I'm given to understand that the larger a list becomes, the slower list operations become.
That's not true in general. Lists in Python are, despite the name, not linked lists but arrays. There are operations that are O(n) on arrays (copying and searching, for instance), but you don't seem to use any of these. As a rule of thumb: If it's widely used and idiomatic, some smart people went and chose a smart way to do it. list.append
is a widely-used builtin (and the underlying C function is also used in other places, e.g. list comprehensions). If there was a faster way, it would already be in use.

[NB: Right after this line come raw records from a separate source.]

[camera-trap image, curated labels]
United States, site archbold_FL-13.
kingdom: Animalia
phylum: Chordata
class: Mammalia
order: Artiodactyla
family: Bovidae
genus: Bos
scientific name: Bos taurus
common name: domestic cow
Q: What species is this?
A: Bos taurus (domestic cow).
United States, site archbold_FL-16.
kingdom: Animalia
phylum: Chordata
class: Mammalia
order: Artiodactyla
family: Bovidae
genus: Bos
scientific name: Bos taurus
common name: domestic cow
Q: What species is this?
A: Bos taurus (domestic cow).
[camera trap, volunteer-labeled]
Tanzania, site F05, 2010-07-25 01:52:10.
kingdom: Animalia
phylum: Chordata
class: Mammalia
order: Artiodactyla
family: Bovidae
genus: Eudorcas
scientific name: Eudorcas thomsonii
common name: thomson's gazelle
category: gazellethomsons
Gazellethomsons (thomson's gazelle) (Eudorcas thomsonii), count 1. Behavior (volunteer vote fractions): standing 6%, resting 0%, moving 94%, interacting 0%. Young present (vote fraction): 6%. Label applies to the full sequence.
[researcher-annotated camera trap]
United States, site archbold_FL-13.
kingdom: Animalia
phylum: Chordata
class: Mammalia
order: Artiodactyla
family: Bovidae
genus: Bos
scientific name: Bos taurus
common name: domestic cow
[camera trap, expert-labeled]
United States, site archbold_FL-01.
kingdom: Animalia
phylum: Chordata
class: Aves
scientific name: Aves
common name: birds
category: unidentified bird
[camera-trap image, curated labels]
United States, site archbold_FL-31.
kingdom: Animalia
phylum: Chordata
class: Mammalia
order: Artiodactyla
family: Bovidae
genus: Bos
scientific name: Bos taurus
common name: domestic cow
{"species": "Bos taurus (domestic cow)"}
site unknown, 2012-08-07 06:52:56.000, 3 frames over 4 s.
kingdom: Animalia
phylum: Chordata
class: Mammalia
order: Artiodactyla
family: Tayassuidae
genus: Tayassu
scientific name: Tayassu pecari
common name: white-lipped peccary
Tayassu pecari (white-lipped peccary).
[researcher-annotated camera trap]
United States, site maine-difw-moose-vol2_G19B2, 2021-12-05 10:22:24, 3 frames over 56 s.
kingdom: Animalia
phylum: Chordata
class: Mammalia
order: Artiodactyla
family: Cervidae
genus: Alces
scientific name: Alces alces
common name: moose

As you will see when you inspect the source code, lists are overallocating, i.e. when they are resized, they allocate more than needed for one item so the next n items can be appended without need to another resize (which is O(n)). The growth isn't constant, it is proportional with the list size, so resizing becomes rarer as the list grows larger. Here's the snippet from listobject.c:list_resize
that determines the overallocation:
/* This over-allocates proportional to the list size, making room
* for additional growth. The over-allocation is mild, but is
* enough to give linear-time amortized behavior over a long
* sequence of appends() in the presence of a poorly-performing
* system realloc().
* The growth pattern is: 0, 4, 8, 16, 25, 35, 46, 58, 72, 88, ...
*/
new_allocated = (newsize >> 3) + (newsize < 9 ? 3 : 6);
As Mark Ransom points out, older Python versions (<2.7, 3.0) have a bug that make the GC sabotage this. If you have such a Python version, you may want to disable the gc. If you can't because you generate too much garbage (that slips refcounting), you're out of luck though.